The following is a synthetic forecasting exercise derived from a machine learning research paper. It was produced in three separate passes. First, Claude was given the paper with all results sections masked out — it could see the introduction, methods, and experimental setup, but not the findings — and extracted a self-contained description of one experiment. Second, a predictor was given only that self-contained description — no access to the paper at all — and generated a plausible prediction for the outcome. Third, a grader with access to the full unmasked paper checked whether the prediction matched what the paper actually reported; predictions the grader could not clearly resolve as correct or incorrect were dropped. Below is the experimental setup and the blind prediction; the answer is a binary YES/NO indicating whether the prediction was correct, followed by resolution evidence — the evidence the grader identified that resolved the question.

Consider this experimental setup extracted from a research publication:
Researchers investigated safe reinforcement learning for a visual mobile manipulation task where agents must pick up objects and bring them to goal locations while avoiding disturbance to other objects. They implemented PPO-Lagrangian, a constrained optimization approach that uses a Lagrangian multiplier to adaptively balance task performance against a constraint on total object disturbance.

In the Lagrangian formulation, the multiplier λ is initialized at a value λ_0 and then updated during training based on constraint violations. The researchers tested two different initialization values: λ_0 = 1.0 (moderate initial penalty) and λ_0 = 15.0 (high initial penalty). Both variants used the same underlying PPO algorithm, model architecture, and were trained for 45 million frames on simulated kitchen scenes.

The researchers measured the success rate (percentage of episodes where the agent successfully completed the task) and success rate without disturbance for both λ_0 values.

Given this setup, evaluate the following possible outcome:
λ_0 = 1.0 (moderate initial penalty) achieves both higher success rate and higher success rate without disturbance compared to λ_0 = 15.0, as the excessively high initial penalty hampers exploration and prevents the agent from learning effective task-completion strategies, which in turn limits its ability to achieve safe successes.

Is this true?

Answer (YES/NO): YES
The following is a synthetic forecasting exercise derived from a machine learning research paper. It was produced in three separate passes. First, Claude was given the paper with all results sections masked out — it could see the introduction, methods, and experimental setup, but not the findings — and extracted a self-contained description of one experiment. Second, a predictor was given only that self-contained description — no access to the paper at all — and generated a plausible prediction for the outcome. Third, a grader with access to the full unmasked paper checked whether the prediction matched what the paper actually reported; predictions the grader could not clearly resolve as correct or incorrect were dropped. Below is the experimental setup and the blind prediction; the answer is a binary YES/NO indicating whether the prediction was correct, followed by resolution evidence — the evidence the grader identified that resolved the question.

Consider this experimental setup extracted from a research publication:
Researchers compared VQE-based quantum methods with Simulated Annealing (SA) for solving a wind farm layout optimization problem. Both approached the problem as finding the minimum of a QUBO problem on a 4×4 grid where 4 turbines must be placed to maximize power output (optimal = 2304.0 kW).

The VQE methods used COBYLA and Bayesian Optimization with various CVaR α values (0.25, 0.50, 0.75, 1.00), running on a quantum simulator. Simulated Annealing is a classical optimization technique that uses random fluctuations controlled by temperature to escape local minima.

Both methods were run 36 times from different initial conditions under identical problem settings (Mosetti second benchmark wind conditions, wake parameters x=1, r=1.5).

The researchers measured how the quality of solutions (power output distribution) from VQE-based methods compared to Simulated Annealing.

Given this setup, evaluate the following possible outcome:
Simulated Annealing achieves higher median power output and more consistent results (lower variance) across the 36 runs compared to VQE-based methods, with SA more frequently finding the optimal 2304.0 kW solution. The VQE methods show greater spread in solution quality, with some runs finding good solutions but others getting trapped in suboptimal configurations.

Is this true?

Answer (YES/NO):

* * *

What is needed >> Word for word, restate the whole of the material above.

Expected answer >>
The following is a synthetic forecasting exercise derived from a machine learning research paper. It was produced in three separate passes. First, Claude was given the paper with all results sections masked out — it could see the introduction, methods, and experimental setup, but not the findings — and extracted a self-contained description of one experiment. Second, a predictor was given only that self-contained description — no access to the paper at all — and generated a plausible prediction for the outcome. Third, a grader with access to the full unmasked paper checked whether the prediction matched what the paper actually reported; predictions the grader could not clearly resolve as correct or incorrect were dropped. Below is the experimental setup and the blind prediction; the answer is a binary YES/NO indicating whether the prediction was correct, followed by resolution evidence — the evidence the grader identified that resolved the question.

Consider this experimental setup extracted from a research publication:
Researchers investigated safe reinforcement learning for a visual mobile manipulation task where agents must pick up objects and bring them to goal locations while avoiding disturbance to other objects. They implemented PPO-Lagrangian, a constrained optimization approach that uses a Lagrangian multiplier to adaptively balance task performance against a constraint on total object disturbance.

In the Lagrangian formulation, the multiplier λ is initialized at a value λ_0 and then updated during training based on constraint violations. The researchers tested two different initialization values: λ_0 = 1.0 (moderate initial penalty) and λ_0 = 15.0 (high initial penalty). Both variants used the same underlying PPO algorithm, model architecture, and were trained for 45 million frames on simulated kitchen scenes.

The researchers measured the success rate (percentage of episodes where the agent successfully completed the task) and success rate without disturbance for both λ_0 values.

Given this setup, evaluate the following possible outcome:
λ_0 = 1.0 (moderate initial penalty) achieves both higher success rate and higher success rate without disturbance compared to λ_0 = 15.0, as the excessively high initial penalty hampers exploration and prevents the agent from learning effective task-completion strategies, which in turn limits its ability to achieve safe successes.

Is this true?

Answer (YES/NO): YES
The following is a synthetic forecasting exercise derived from a machine learning research paper. It was produced in three separate passes. First, Claude was given the paper with all results sections masked out — it could see the introduction, methods, and experimental setup, but not the findings — and extracted a self-contained description of one experiment. Second, a predictor was given only that self-contained description — no access to the paper at all — and generated a plausible prediction for the outcome. Third, a grader with access to the full unmasked paper checked whether the prediction matched what the paper actually reported; predictions the grader could not clearly resolve as correct or incorrect were dropped. Below is the experimental setup and the blind prediction; the answer is a binary YES/NO indicating whether the prediction was correct, followed by resolution evidence — the evidence the grader identified that resolved the question.

Consider this experimental setup extracted from a research publication:
Researchers compared VQE-based quantum methods with Simulated Annealing (SA) for solving a wind farm layout optimization problem. Both approached the problem as finding the minimum of a QUBO problem on a 4×4 grid where 4 turbines must be placed to maximize power output (optimal = 2304.0 kW).

The VQE methods used COBYLA and Bayesian Optimization with various CVaR α values (0.25, 0.50, 0.75, 1.00), running on a quantum simulator. Simulated Annealing is a classical optimization technique that uses random fluctuations controlled by temperature to escape local minima.

Both methods were run 36 times from different initial conditions under identical problem settings (Mosetti second benchmark wind conditions, wake parameters x=1, r=1.5).

The researchers measured how the quality of solutions (power output distribution) from VQE-based methods compared to Simulated Annealing.

Given this setup, evaluate the following possible outcome:
Simulated Annealing achieves higher median power output and more consistent results (lower variance) across the 36 runs compared to VQE-based methods, with SA more frequently finding the optimal 2304.0 kW solution. The VQE methods show greater spread in solution quality, with some runs finding good solutions but others getting trapped in suboptimal configurations.

Is this true?

Answer (YES/NO):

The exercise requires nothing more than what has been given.